--- Start of The data ---
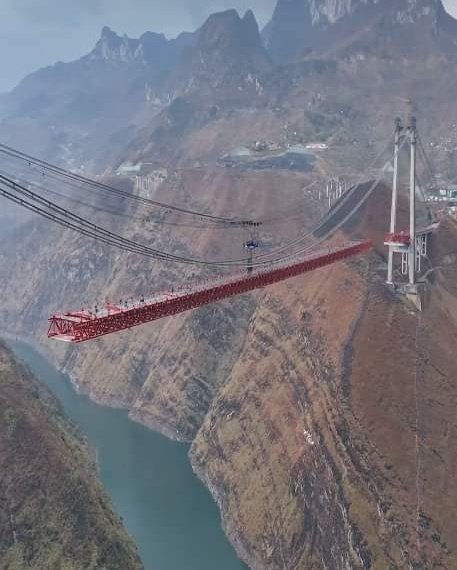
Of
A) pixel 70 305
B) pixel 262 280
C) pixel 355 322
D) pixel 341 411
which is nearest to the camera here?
pixel 262 280

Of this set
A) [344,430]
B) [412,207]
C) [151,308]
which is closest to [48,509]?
[151,308]

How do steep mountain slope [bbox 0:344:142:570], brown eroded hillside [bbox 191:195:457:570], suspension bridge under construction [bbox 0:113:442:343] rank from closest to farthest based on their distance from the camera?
suspension bridge under construction [bbox 0:113:442:343] < steep mountain slope [bbox 0:344:142:570] < brown eroded hillside [bbox 191:195:457:570]

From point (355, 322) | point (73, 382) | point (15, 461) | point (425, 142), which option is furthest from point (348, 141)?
point (15, 461)

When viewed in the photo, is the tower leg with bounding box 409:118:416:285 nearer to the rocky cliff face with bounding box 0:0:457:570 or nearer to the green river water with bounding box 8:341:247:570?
the rocky cliff face with bounding box 0:0:457:570

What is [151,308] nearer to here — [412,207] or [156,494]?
[412,207]

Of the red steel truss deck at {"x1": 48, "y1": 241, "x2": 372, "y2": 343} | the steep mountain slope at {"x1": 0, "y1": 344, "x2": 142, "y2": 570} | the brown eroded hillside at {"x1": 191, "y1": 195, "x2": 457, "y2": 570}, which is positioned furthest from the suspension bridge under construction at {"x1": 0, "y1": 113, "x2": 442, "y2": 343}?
the steep mountain slope at {"x1": 0, "y1": 344, "x2": 142, "y2": 570}

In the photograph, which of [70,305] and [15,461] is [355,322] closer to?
[15,461]
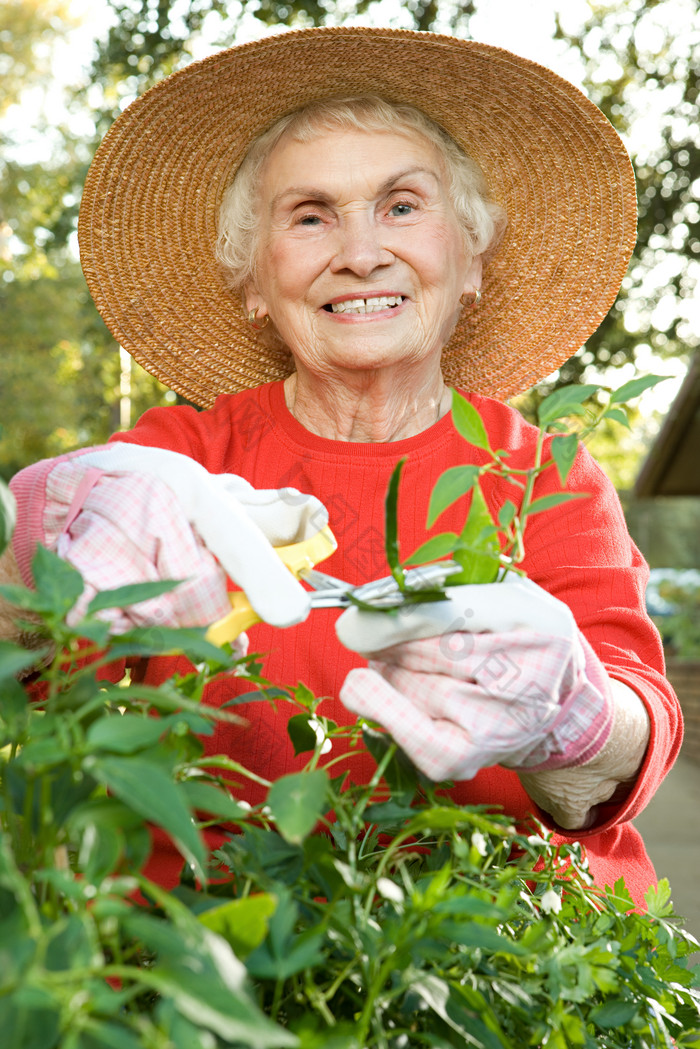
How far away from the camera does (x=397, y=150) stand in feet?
--- End of The data ---
> [What is needed] Please copy out all of the entries above word for word, leaving out the pictures.

> [Written solution]
Of
A) pixel 70 305
B) pixel 262 280
C) pixel 355 322
D) pixel 341 411
which is nearest to the camera here?
pixel 262 280

Of this set
A) [344,430]
B) [412,207]
C) [151,308]
which is closest to [48,509]?
[151,308]

How do steep mountain slope [bbox 0:344:142:570], brown eroded hillside [bbox 191:195:457:570], suspension bridge under construction [bbox 0:113:442:343] rank from closest to farthest based on their distance from the camera?
suspension bridge under construction [bbox 0:113:442:343] < steep mountain slope [bbox 0:344:142:570] < brown eroded hillside [bbox 191:195:457:570]

From point (355, 322) | point (73, 382) | point (15, 461) | point (425, 142), which option is furthest from point (348, 141)?
point (15, 461)

When viewed in the photo, is the tower leg with bounding box 409:118:416:285 nearer to the rocky cliff face with bounding box 0:0:457:570 or nearer to the green river water with bounding box 8:341:247:570?
the rocky cliff face with bounding box 0:0:457:570

What is [151,308] nearer to here — [412,207] or [156,494]?
[412,207]

Of the red steel truss deck at {"x1": 48, "y1": 241, "x2": 372, "y2": 343} | the steep mountain slope at {"x1": 0, "y1": 344, "x2": 142, "y2": 570} | the brown eroded hillside at {"x1": 191, "y1": 195, "x2": 457, "y2": 570}, which is positioned furthest from the suspension bridge under construction at {"x1": 0, "y1": 113, "x2": 442, "y2": 343}?
the steep mountain slope at {"x1": 0, "y1": 344, "x2": 142, "y2": 570}

In the photograph, which of [70,305] and [15,461] is [355,322] closer to?
[15,461]
How far away from the camera does (x=397, y=150) stand in feet?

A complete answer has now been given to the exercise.